Just three days before, Barbara Canfield, then 18, had set sail for England with the Furstenbergs, who were close friends of the family. Throughout the previous year, Barbara, a U-M freshman, had become closer than ever to her father. Furstenberg broke the news in stages: on the first day, he told Barbara her father had been in a bad auto accident. The second day, she was told that he was not expected to survive. By the time the ship docked and arrangements were made for an immediate trip home, Barbara Canfield knew that the adored father who had once saved her life was gone.

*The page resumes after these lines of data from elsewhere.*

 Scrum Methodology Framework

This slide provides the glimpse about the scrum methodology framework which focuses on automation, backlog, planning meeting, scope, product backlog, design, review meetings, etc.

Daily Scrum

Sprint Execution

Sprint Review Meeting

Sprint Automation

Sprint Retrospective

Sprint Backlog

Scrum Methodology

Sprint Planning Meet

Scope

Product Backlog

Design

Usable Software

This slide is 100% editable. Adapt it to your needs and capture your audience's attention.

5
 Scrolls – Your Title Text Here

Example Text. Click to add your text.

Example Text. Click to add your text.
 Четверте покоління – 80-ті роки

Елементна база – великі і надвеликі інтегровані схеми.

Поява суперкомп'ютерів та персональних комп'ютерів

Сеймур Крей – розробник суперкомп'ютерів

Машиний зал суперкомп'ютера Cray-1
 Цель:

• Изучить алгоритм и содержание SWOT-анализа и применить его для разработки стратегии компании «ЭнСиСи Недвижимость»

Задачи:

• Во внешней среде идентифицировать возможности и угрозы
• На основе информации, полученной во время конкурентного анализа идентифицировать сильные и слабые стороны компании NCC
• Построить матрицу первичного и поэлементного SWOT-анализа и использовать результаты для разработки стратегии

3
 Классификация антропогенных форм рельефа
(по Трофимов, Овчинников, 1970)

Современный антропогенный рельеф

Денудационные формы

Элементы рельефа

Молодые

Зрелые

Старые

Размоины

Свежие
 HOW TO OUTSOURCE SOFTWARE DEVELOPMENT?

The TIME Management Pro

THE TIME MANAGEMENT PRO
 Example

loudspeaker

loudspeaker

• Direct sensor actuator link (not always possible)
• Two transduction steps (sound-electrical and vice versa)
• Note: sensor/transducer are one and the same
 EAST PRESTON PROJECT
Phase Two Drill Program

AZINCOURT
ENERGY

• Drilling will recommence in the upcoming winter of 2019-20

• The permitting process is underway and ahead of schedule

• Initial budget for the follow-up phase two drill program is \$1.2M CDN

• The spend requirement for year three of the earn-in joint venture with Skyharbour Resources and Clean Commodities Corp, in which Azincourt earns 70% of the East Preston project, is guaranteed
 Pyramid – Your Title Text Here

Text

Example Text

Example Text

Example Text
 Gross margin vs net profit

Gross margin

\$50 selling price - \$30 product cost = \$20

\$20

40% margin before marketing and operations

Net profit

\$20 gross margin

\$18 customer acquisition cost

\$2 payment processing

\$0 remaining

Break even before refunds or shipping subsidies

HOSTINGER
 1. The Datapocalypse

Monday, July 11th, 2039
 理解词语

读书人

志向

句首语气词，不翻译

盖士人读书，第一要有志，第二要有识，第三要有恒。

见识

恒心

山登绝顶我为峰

Two weeks later, David Murray Cowie, M.D., professor of pediatrics and infectious diseases, wrote of his friend and colleague: “His opinions were so clearly stated, so honestly given, and so sincere that one felt a sense of security when he was around. … As one of his staff members has written, ‘To be associated with Dr. Canfield was to be inspired. He was a tireless worker, a brilliant thinker, never satisfied until perfection had been attained.’” Albert Furstenberg was named Canfield’s successor.

Canfield and Leila
Roy Bishop and Leila Canfield

Barbara Canfield left Ann Arbor at 19 to marry Walter Holden, a Michigan graduate who had been one of her father’s patients during the last year of Canfield’s life; she met Holden accompanying her father on rounds one night. The couple settled in Highland Park, Illinois, had three children and a long and happy marriage.

From Canfield’s early work to advance his field through education, clinical care and applied research, the department he headed has grown in ways he doubtless would have found difficult to imagine. In October 2004, the Department of Otolaryngology celebrated two significant milestones: its centennial as a distinct department, and its 1000th cochlear implant.